Principal wants Knockalva Agricultural School rebranded
RAMBLE, Hanover — IF principal of the 75-year-old Knockalva Agricultural School, Josh Nelson, has his way, the Hanover-based educational facility would be rebranded as part of an initiative aimed at increasing subject offerings, thus placing the school “on a path of growth and development”.
“What it (rebranding) would do is to allow us to formally add environmental science to the curriculum, but also the rebranding would make us a little more attractive to potential students, as we are also looking to add botany, zoology, and to upgrade the delivery to the point where, at third-year, our students are doing first-year courses at the college level,” Nelson explained.
A proposal, he added, has already been sent to the Ministry of Education for the school to be renamed the Knockalva Academy for Agricultural and Environmental Sciences.
The school board has also given the green light for the institution to seek a $20-million investment, which would eventually take the school off the Government’s annual $30-million subvention.
Nelson, who attended the school in the early 1980s, said the investment would allow for the school to produce agricultural crops on a large scale. The produce, he added, would be consumed by students, as well as sold locally.
Knockalva Agricultural School, which sits on some 218 acres with a great house used as an administrative block, is located in the rural farming community of Ramble, and caters to students between the ages of 15 and 19 years old.
The school originally had 234 acres, however, 16 acres was cut off in 1983 to establish the Knockalva Technical High School.
And despite the school retaining its core purpose over the years, the institution has been through three name changes – from Rural Secondary Vocational School to Knockalva Agriculture Training Centre, to its current name Knockalva Agriculture School which was done in 1982.
During the school’s recent 75th Anniversary exposition, Stan Pinnock, a potential investor and past student currently living in Canada, told the Jamaica Observer West that he was impressed with what he saw at the school.
“What I found out when I came here, I am impressed. I see the vision and I am pleased with what I heard, what I see, and the people who I know and can work with,” said Pinnock, a beef cattle farmer in Toronto.
“I want to give back. I am a ‘giving-back’ person and I will give back to Knockalva, and I will work with anyone here who wants to work with me. I have the best vegetable seeds, plant seeds and everything to do with agriculture at my fingertips. So, I am willing to go into partnership with them here on the beef side, and as time goes by, wherever I can expand in.”
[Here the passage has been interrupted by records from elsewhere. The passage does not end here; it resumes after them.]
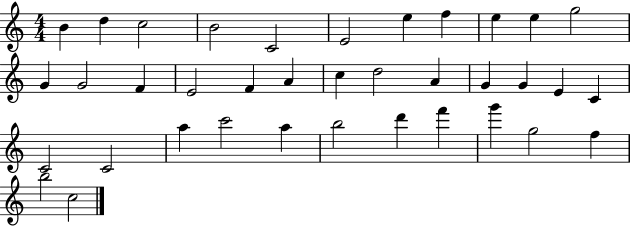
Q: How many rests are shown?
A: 0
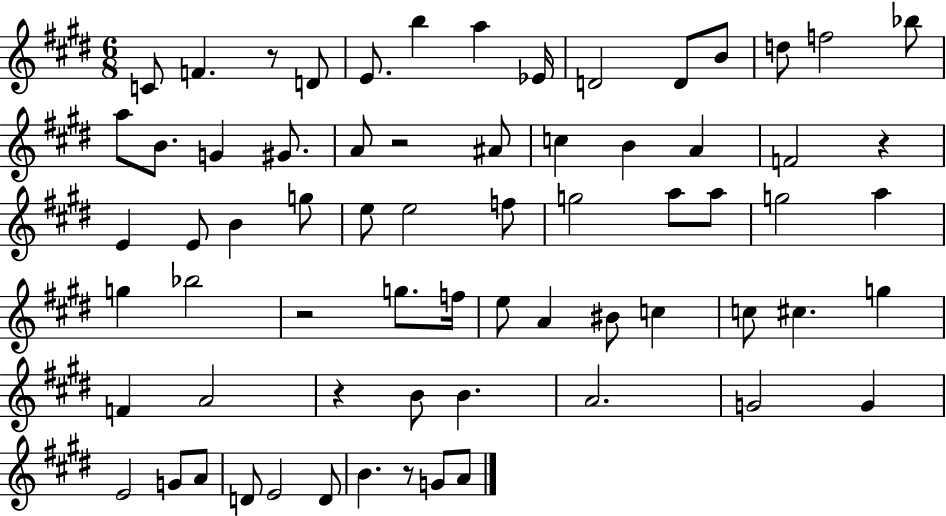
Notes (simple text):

C4/e F4/q. R/e D4/e E4/e. B5/q A5/q Eb4/s D4/h D4/e B4/e D5/e F5/h Bb5/e A5/e B4/e. G4/q G#4/e. A4/e R/h A#4/e C5/q B4/q A4/q F4/h R/q E4/q E4/e B4/q G5/e E5/e E5/h F5/e G5/h A5/e A5/e G5/h A5/q G5/q Bb5/h R/h G5/e. F5/s E5/e A4/q BIS4/e C5/q C5/e C#5/q. G5/q F4/q A4/h R/q B4/e B4/q. A4/h. G4/h G4/q E4/h G4/e A4/e D4/e E4/h D4/e B4/q. R/e G4/e A4/e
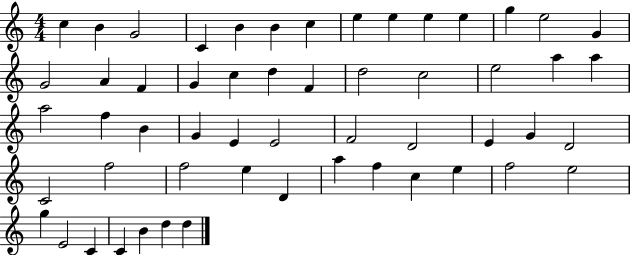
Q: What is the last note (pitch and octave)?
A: D5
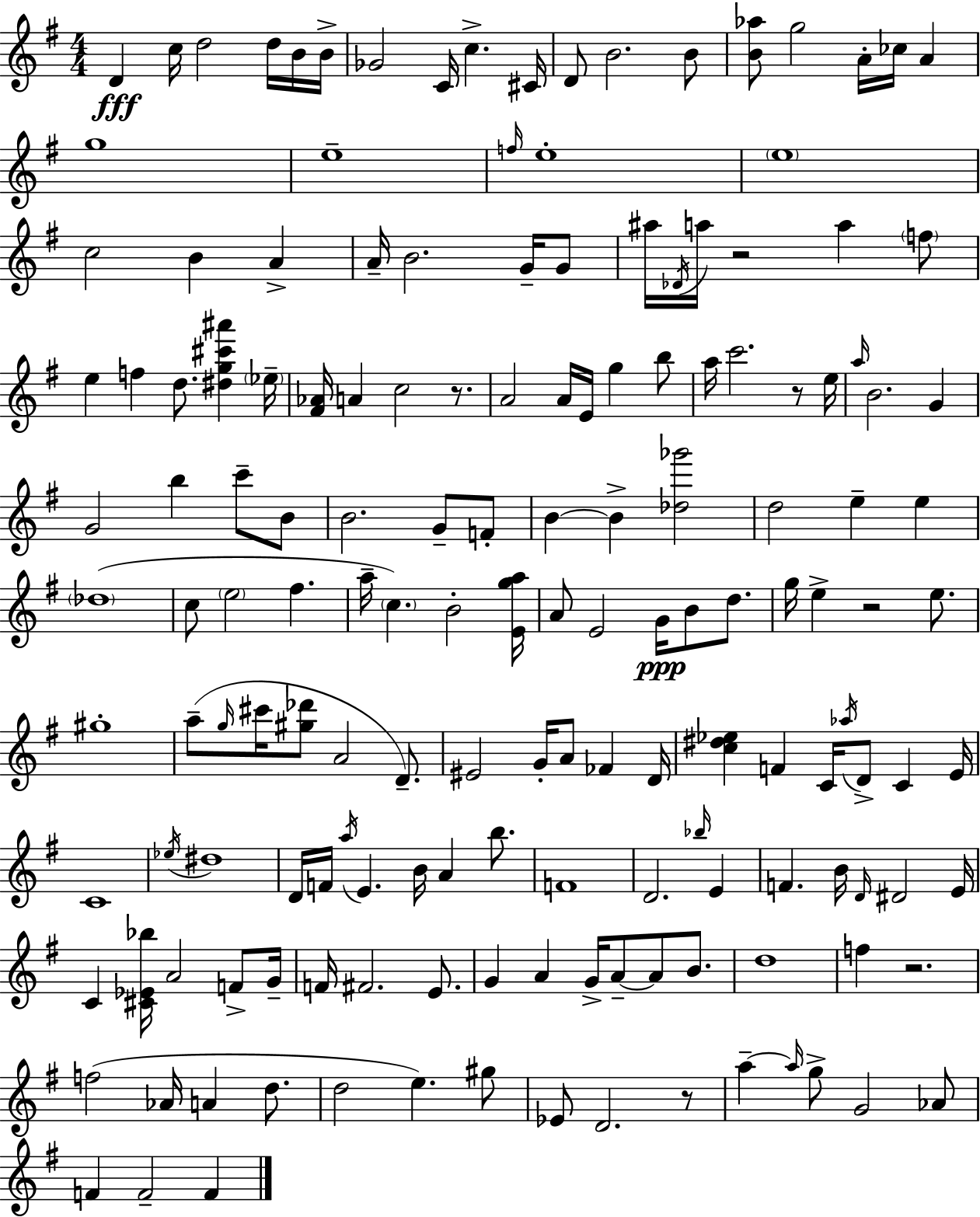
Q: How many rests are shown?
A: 6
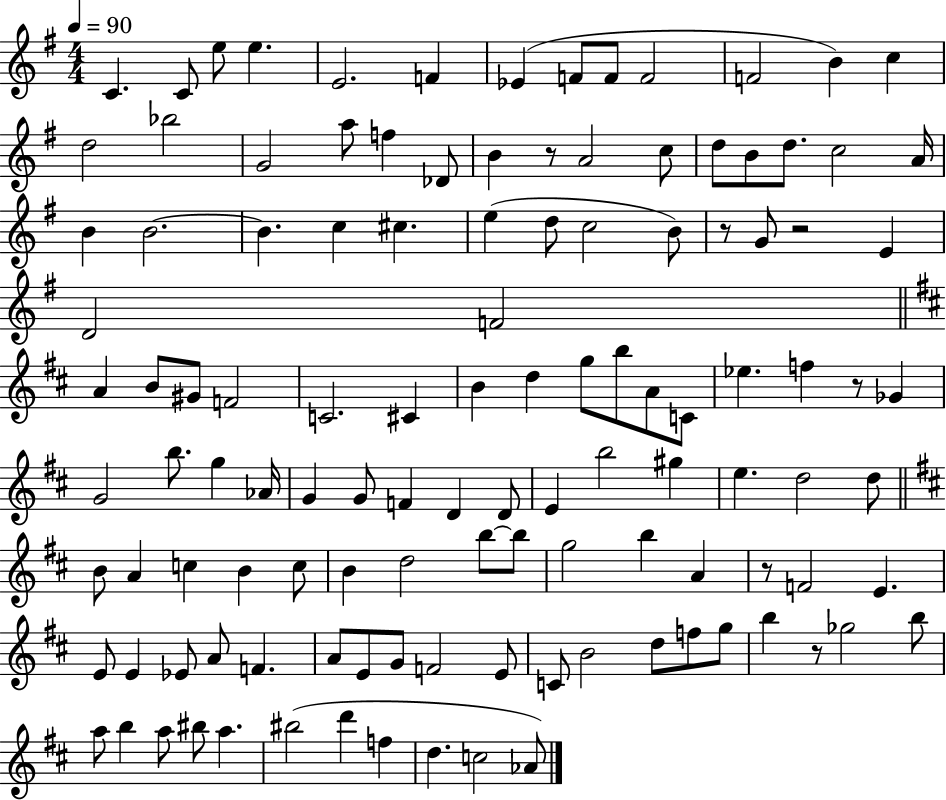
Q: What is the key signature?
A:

Pinnock, however, did not say how much he is willing to invest.
Meanwhile, president of the Knockalva alumni and board member, Canute Saddler, who assisted in preparing a business plan for the school, said a copy of the overall strategic development plan will be given to Pinnock for review, and for him to determine the amount of investment he is prepared to give.
During the anniversary function, state minister of Agriculture, Labour and Social Security, Luther Buchanan announced that through the Dairy Development Board, the dairy programmes in selected agricultural educational institutions are being upgraded and revamped. Schools benefiting from the initiative, he said, are: the College of Agriculture Science and Education, Ebony Park HEART Academy, Sydney Pagan Agriculture School, and Knockalva Agriculture School. Buchanan added that under the programme, the needs of the dairy units of Knockalva will be addressed.
The school, which has an enrolment of 117, currently rears pigs, chickens and cultivates a wide variety of fruits and vegetables.